The maximum value of g is
A. At the poles
B. At the top of the Mount Everest
C. At the equator
D. Below the sea level

Answer 1

Hint: Here, the effect of centrifugal acceleration will act on. It’s an acceleration that acts outwards from Earth’s surface. It has different values at different longitudes. It usually tries to reduce the gravitational acceleration.

Formula used: $g \prime= g-mR\omega^2.\cos^2\theta$

Complete step-by-step solution:
One has to know the effective value of the acceleration due to gravity at different longitudes. Now, let $\theta$ be the longitude of some place on Earth. Try to imagine a circular plane perpendicular to the axis of Earth along this place. The radius of this circular plane is $R.\cos\theta$. Here R is the radius of Earth and $\theta$ is the longitudinal angle.

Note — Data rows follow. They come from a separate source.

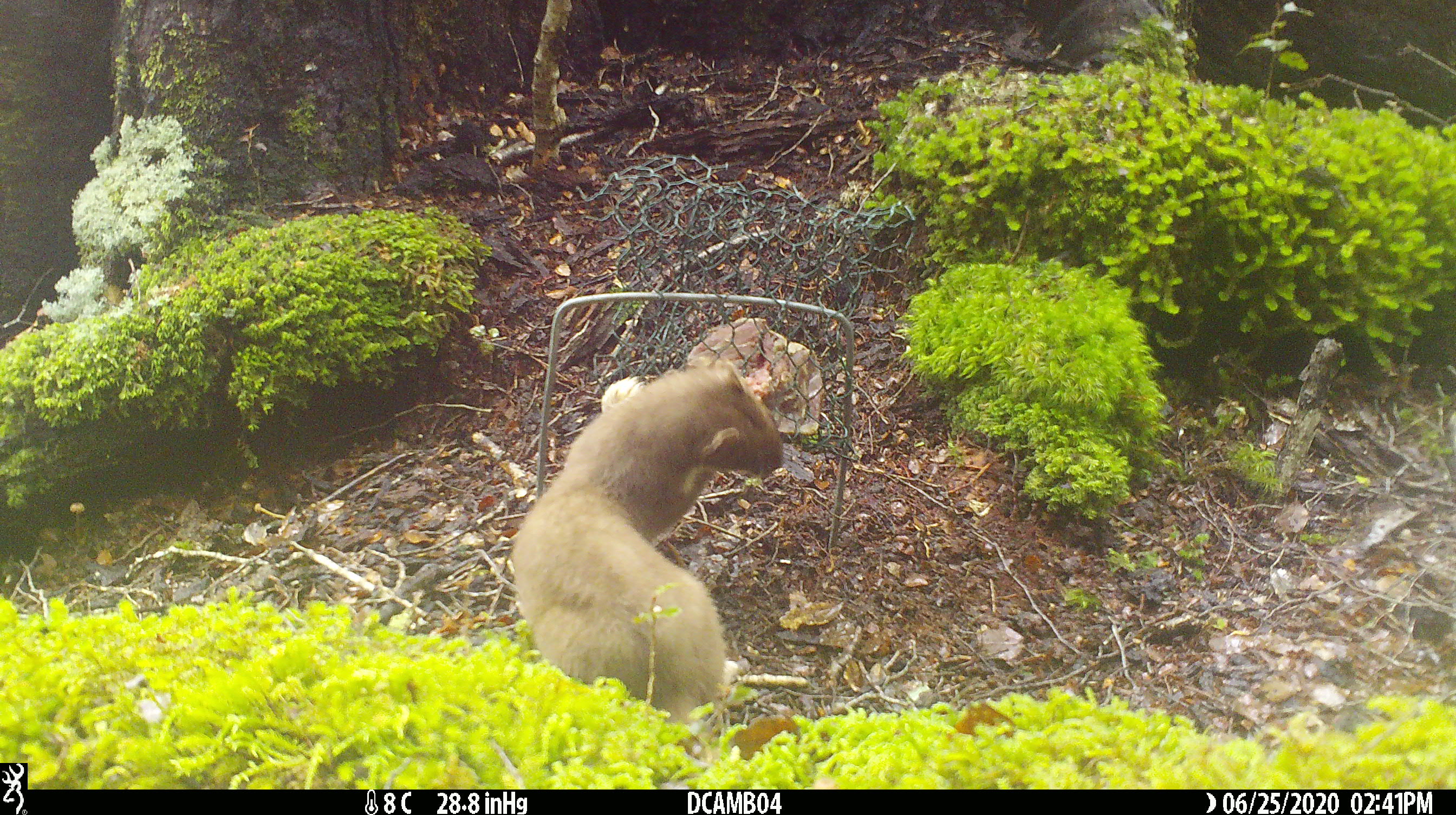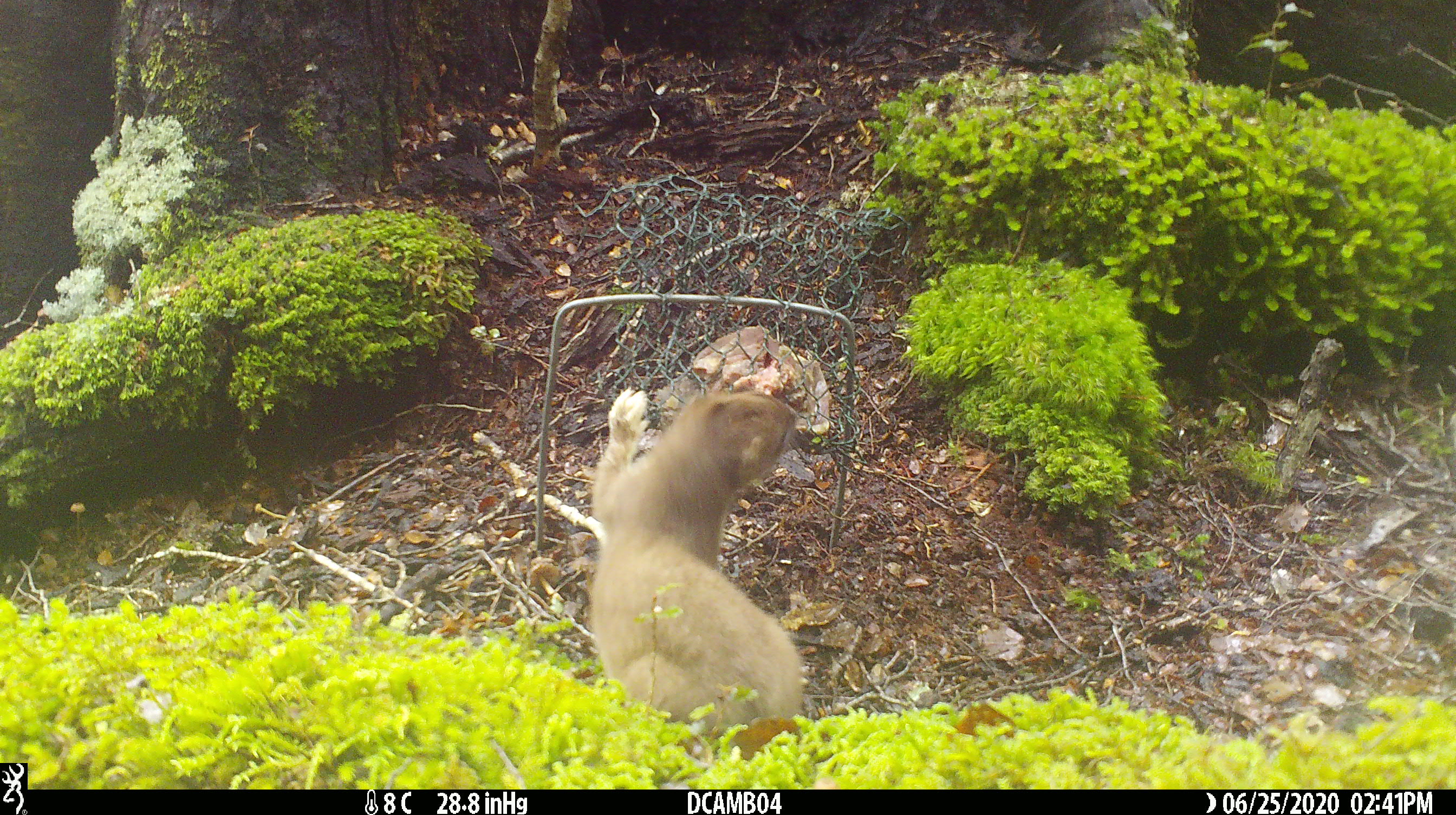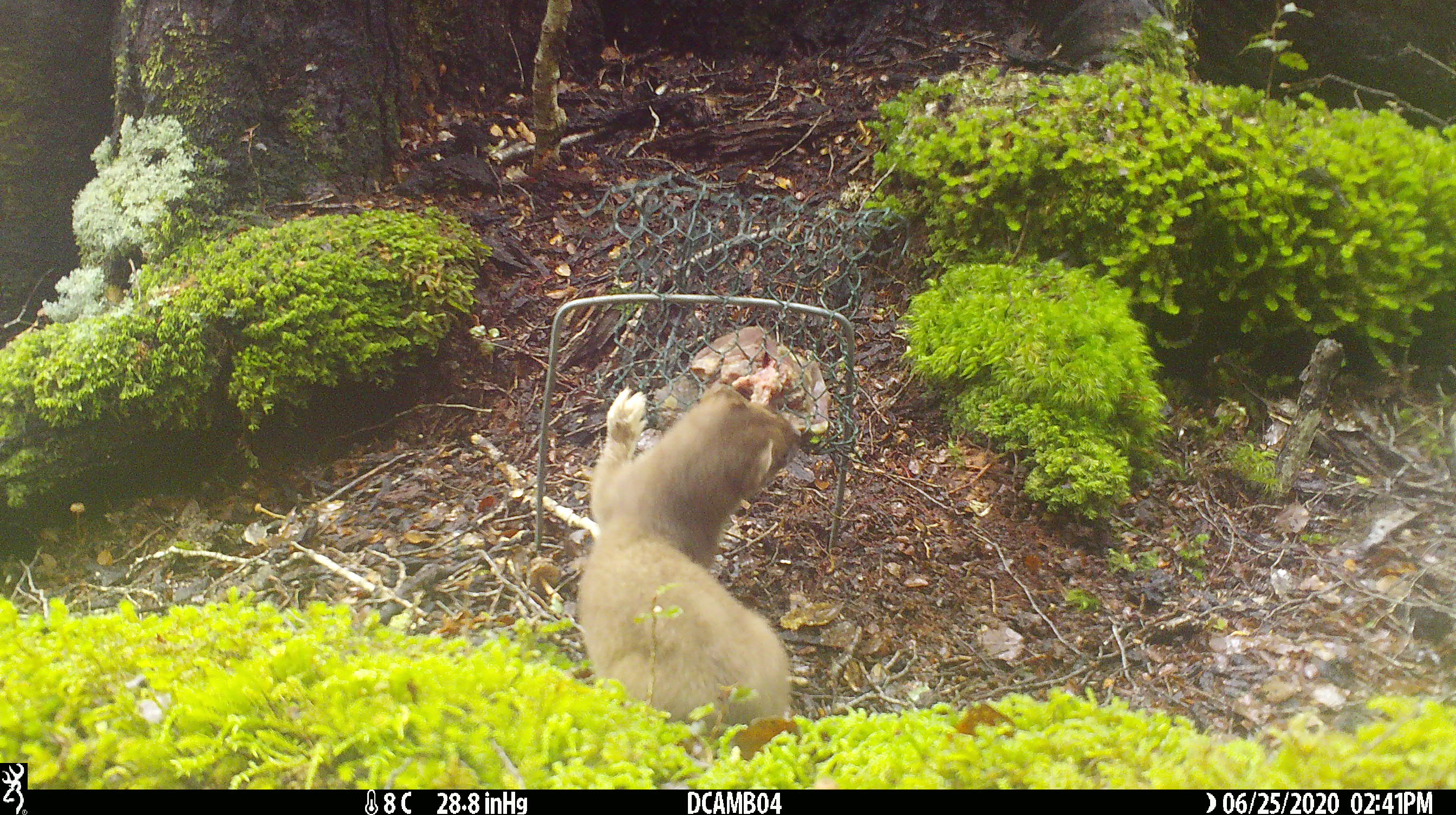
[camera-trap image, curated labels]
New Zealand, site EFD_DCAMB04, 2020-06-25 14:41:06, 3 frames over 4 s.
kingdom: Animalia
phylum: Chordata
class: Mammalia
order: Carnivora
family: Mustelidae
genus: Mustela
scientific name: Mustela erminea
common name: stoat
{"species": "stoat (Mustela erminea)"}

So, the centrifugal acceleration in this place of Earth is given by,
$a_c=R.\cos\theta .\omega^2$
Here, $\omega$ is the angular velocity of Earth.
Now, component of this acceleration along the direction of g is given by,
$a_c.\cos\theta=R.\omega^2.\cos^2\theta$
This acceleration acts opposite to the acceleration due to gravity. Hence the effective value of g is given by,
$g \prime= g-mR\omega^2.\cos^2\theta$
Now, at the equator, the longitude is zero. So $g \prime$ is very low. But at the poles, $\theta=90^\circ$. So, $g \prime$ is the maximum.
Again, while considering heights, value of g decreases with height as well as with the depth. So, only option A is the correct answer.
Additional information: If a body rotates with angular velocity $\omega$ in a orbit of radius r, its centrifugal acceleration is given by,
$r. \omega^2=\dfrac{v^2}{r}$
Here, v is the linear velocity of the body.

Note: A few things to keep in mind are...
1. While trying to remember the formula, don’t replace cosine with sine. Then you will get the wrong answer.
2. Remember that, centrifugal acceleration always works in the outward direction.
3. Angular velocity of Earth is constant on all the places of Earth.